▶ DESCRIPTION OF THE TASK:
Among the records below, one line contains "family: Cercopithecidae"; copy that line and all that follow it, exactly as written.

● ● ● ● ●

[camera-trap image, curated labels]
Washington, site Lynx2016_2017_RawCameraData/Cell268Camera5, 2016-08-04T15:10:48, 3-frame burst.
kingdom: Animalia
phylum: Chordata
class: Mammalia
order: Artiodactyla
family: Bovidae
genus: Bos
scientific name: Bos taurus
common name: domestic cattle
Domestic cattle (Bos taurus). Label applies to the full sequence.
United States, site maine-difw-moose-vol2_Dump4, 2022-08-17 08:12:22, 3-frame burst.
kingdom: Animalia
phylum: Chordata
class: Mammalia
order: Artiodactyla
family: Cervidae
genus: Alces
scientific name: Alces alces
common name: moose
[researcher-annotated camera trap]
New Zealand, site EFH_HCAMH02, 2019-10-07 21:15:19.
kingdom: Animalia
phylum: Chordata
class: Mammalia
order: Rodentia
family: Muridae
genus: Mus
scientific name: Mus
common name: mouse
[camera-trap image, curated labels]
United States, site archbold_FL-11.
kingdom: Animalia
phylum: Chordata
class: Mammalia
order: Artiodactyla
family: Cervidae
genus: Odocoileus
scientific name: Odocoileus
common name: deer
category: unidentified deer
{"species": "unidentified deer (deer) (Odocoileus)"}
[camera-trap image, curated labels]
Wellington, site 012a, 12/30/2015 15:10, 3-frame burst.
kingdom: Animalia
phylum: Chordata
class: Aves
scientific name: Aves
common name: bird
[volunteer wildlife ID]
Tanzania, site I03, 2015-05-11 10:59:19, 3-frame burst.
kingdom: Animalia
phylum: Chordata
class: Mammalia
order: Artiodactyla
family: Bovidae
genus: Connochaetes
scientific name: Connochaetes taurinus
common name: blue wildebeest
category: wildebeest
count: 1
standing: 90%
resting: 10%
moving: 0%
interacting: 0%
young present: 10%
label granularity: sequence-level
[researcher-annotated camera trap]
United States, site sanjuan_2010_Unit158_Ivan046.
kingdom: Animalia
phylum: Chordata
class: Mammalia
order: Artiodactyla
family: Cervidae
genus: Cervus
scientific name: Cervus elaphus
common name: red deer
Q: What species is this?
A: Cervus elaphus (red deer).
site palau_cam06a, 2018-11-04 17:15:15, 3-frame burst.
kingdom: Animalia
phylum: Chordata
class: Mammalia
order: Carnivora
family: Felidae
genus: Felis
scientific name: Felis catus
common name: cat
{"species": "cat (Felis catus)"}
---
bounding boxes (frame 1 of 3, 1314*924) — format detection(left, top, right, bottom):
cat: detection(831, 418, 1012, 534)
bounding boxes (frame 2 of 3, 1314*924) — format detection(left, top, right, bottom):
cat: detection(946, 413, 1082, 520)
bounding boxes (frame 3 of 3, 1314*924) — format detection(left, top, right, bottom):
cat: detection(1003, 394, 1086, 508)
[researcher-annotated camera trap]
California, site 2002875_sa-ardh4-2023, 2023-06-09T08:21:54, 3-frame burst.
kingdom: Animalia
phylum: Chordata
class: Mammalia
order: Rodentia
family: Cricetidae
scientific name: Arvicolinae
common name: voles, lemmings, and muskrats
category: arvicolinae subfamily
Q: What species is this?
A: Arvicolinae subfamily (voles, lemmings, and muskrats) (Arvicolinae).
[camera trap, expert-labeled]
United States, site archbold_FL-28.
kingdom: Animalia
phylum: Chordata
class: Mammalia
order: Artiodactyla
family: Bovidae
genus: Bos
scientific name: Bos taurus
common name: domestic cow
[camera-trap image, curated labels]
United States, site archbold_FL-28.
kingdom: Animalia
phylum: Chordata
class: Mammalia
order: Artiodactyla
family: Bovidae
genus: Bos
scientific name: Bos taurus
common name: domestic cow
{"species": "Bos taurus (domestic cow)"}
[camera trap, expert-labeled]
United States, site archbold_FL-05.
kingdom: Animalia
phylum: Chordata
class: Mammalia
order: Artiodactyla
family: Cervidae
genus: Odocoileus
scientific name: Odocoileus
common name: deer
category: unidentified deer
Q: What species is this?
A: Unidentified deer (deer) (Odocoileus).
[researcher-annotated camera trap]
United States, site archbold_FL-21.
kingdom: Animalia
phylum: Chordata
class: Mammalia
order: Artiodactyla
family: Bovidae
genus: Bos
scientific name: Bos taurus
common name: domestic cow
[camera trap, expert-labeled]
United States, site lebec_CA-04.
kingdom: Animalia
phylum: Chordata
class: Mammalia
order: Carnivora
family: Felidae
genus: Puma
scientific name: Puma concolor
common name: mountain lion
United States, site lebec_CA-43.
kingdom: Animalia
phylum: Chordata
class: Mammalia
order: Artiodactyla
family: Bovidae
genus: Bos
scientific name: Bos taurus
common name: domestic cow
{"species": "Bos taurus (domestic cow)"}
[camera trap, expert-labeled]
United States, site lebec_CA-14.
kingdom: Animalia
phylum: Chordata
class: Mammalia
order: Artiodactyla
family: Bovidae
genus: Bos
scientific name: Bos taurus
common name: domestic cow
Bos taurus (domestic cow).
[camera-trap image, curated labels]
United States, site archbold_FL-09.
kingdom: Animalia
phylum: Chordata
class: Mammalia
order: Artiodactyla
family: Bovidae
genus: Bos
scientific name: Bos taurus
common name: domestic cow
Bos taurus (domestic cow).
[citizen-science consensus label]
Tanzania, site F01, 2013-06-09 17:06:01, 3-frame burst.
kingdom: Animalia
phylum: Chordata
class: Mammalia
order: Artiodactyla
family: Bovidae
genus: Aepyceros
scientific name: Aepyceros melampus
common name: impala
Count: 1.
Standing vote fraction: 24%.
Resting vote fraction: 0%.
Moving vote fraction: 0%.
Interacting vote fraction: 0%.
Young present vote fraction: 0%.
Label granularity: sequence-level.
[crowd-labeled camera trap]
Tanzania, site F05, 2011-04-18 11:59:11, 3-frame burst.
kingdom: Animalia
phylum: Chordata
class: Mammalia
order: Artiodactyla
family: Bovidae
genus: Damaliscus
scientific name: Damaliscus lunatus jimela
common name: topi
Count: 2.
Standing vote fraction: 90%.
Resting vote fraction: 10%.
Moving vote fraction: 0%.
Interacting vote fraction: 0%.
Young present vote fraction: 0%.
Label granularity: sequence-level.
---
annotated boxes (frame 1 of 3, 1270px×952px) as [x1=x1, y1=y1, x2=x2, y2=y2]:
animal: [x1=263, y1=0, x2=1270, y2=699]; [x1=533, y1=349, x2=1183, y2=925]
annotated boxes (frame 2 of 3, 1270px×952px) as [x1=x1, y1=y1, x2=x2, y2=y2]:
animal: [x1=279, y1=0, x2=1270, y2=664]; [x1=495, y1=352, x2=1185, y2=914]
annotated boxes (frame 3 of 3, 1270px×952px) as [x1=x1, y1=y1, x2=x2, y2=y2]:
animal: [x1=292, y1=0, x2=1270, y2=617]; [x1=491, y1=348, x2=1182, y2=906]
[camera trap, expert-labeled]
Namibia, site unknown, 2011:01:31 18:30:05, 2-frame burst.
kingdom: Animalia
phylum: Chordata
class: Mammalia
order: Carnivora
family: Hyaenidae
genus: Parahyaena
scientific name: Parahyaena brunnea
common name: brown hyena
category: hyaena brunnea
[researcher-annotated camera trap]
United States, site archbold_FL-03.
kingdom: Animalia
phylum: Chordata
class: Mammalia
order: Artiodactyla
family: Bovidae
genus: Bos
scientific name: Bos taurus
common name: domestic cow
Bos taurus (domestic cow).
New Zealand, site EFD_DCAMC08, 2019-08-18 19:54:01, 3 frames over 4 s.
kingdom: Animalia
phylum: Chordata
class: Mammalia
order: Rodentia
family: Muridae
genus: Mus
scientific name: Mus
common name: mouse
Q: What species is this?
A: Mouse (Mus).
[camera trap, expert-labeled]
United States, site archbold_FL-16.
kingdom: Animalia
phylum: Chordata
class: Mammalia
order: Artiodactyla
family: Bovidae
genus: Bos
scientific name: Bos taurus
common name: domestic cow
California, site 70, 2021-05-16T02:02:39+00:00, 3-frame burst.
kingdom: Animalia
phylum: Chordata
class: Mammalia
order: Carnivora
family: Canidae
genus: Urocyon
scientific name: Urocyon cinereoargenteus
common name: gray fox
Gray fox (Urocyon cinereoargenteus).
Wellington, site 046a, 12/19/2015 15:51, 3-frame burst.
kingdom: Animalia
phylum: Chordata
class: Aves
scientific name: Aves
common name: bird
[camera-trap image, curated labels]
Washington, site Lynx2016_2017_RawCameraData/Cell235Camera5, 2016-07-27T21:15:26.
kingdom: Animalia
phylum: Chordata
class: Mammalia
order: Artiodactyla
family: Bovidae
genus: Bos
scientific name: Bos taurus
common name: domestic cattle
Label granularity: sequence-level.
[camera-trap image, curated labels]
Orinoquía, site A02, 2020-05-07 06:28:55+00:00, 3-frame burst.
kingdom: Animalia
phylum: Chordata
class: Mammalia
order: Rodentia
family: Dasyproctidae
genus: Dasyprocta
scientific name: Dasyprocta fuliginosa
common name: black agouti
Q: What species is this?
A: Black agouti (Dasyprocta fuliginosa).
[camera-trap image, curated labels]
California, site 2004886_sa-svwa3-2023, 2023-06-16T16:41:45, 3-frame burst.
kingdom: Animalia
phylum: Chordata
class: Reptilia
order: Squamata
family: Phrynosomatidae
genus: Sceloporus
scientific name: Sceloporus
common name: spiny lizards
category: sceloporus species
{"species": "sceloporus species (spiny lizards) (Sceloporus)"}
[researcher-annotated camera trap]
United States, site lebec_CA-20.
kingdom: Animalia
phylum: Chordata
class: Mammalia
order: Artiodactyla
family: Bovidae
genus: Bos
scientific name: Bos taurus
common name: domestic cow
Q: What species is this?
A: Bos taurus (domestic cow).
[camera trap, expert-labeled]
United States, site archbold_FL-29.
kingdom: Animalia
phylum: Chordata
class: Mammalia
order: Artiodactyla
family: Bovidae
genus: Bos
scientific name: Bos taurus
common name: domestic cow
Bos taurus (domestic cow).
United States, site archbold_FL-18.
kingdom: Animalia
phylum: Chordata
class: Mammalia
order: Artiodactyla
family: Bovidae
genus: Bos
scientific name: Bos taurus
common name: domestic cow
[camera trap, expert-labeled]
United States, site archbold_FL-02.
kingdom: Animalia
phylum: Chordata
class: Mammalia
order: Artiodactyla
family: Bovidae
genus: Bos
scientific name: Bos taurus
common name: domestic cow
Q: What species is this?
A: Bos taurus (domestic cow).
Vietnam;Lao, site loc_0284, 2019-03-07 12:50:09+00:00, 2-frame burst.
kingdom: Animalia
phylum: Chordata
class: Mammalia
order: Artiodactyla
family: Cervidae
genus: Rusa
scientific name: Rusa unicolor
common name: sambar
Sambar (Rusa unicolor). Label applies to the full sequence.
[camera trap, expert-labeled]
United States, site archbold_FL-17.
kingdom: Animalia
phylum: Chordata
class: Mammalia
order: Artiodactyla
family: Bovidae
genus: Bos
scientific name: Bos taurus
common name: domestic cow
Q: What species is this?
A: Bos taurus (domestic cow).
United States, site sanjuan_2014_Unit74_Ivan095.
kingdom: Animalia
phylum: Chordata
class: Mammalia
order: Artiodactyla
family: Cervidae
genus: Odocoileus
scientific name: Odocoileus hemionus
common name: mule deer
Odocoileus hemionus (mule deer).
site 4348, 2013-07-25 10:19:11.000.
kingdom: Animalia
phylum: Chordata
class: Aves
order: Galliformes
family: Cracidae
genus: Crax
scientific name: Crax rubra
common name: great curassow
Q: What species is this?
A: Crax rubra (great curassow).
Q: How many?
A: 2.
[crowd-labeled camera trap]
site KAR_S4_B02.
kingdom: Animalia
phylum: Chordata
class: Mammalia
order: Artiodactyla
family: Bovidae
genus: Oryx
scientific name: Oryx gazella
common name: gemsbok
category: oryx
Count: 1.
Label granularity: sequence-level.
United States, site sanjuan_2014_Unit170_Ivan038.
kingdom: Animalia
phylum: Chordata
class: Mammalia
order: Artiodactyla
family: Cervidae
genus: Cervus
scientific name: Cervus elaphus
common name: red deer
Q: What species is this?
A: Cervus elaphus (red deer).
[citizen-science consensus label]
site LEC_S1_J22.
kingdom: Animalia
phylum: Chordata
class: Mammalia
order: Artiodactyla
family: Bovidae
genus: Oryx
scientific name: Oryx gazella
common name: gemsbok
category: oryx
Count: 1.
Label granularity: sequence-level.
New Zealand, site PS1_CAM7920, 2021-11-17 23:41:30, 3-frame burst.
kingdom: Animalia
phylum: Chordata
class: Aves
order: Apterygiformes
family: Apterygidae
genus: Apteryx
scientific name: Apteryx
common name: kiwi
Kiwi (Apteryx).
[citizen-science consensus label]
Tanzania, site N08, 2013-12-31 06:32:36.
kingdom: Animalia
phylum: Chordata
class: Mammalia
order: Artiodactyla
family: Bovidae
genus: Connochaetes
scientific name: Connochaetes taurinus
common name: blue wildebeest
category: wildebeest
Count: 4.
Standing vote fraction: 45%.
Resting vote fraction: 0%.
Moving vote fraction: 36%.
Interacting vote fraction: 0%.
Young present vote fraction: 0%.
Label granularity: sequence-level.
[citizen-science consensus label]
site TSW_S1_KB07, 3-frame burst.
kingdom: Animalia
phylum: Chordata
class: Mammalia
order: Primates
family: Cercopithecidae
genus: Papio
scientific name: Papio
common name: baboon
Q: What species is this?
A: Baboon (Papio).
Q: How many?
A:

● ● ● ● ●

▶ WRITTEN ANSWER:
family: Cercopithecidae
genus: Papio
scientific name: Papio
common name: baboon
Q: What species is this?
A: Baboon (Papio).
Q: How many?
A:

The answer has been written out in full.